▶ SET EXERCISE
Please give the listing again, word for word, with nothing left out.

— START OF GIVEN RECORDS —

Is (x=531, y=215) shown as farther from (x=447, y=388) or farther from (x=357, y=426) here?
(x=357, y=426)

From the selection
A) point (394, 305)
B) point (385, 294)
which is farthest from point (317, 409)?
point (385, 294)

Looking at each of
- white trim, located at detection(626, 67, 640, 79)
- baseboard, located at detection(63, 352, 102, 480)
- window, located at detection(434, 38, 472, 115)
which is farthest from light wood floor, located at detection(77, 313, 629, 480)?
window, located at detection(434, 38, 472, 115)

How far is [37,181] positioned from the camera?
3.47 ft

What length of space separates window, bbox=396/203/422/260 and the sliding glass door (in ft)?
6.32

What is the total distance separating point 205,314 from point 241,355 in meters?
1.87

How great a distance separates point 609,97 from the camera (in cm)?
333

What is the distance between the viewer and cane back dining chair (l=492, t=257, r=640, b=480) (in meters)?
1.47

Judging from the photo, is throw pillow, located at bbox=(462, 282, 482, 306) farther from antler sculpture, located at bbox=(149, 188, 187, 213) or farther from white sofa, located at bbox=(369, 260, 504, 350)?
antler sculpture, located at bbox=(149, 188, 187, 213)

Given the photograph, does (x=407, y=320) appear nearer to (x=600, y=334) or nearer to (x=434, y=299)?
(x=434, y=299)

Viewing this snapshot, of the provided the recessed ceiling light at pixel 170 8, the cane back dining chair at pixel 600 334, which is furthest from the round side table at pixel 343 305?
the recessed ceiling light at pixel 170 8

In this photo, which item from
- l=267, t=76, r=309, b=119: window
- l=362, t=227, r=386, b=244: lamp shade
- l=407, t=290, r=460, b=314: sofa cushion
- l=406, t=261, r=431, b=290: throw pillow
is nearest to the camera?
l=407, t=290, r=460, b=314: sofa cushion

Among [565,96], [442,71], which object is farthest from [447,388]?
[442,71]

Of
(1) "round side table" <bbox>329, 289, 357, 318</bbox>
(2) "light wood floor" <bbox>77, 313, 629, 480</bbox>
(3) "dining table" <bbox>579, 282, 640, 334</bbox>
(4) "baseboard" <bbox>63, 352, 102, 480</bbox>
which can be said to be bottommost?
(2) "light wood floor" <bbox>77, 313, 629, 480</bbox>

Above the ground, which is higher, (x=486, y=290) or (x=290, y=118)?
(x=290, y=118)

— END OF GIVEN RECORDS —

▶ THE COMPLETED TASK
Is (x=531, y=215) shown as farther from (x=447, y=388) or farther from (x=357, y=426) here?
(x=357, y=426)

From the selection
A) point (394, 305)
B) point (385, 294)
which is farthest from point (317, 409)?
point (385, 294)

Looking at each of
- white trim, located at detection(626, 67, 640, 79)
- baseboard, located at detection(63, 352, 102, 480)
- window, located at detection(434, 38, 472, 115)
which is farthest from light wood floor, located at detection(77, 313, 629, 480)?
window, located at detection(434, 38, 472, 115)

How far is [37,181] positioned from the camera?
3.47 ft

What length of space separates window, bbox=396/203/422/260 and the sliding glass door (in ft)?
6.32

What is the total distance separating point 205,314 from point 241,355 in meters?
1.87

How great a distance separates point 609,97 from the camera (in cm)?
333

What is the distance between the viewer and cane back dining chair (l=492, t=257, r=640, b=480) (in meters)?
1.47

Judging from the photo, is throw pillow, located at bbox=(462, 282, 482, 306) farther from antler sculpture, located at bbox=(149, 188, 187, 213) or farther from white sofa, located at bbox=(369, 260, 504, 350)?
antler sculpture, located at bbox=(149, 188, 187, 213)

Given the photograph, does (x=407, y=320) appear nearer to (x=600, y=334) or nearer to (x=434, y=299)?
(x=434, y=299)

Viewing this snapshot, of the provided the recessed ceiling light at pixel 170 8, the cane back dining chair at pixel 600 334, which is furthest from the round side table at pixel 343 305?
the recessed ceiling light at pixel 170 8

In this photo, which item from
- l=267, t=76, r=309, b=119: window
- l=362, t=227, r=386, b=244: lamp shade
- l=407, t=290, r=460, b=314: sofa cushion
- l=406, t=261, r=431, b=290: throw pillow
is nearest to the camera?
l=407, t=290, r=460, b=314: sofa cushion

Among [565,96], [442,71], which object is farthest from [447,388]?
[442,71]

Of
(1) "round side table" <bbox>329, 289, 357, 318</bbox>
(2) "light wood floor" <bbox>77, 313, 629, 480</bbox>
(3) "dining table" <bbox>579, 282, 640, 334</bbox>
(4) "baseboard" <bbox>63, 352, 102, 480</bbox>
which can be said to be bottommost?
(2) "light wood floor" <bbox>77, 313, 629, 480</bbox>

Above the ground, which is higher, (x=486, y=290) or (x=290, y=118)?
(x=290, y=118)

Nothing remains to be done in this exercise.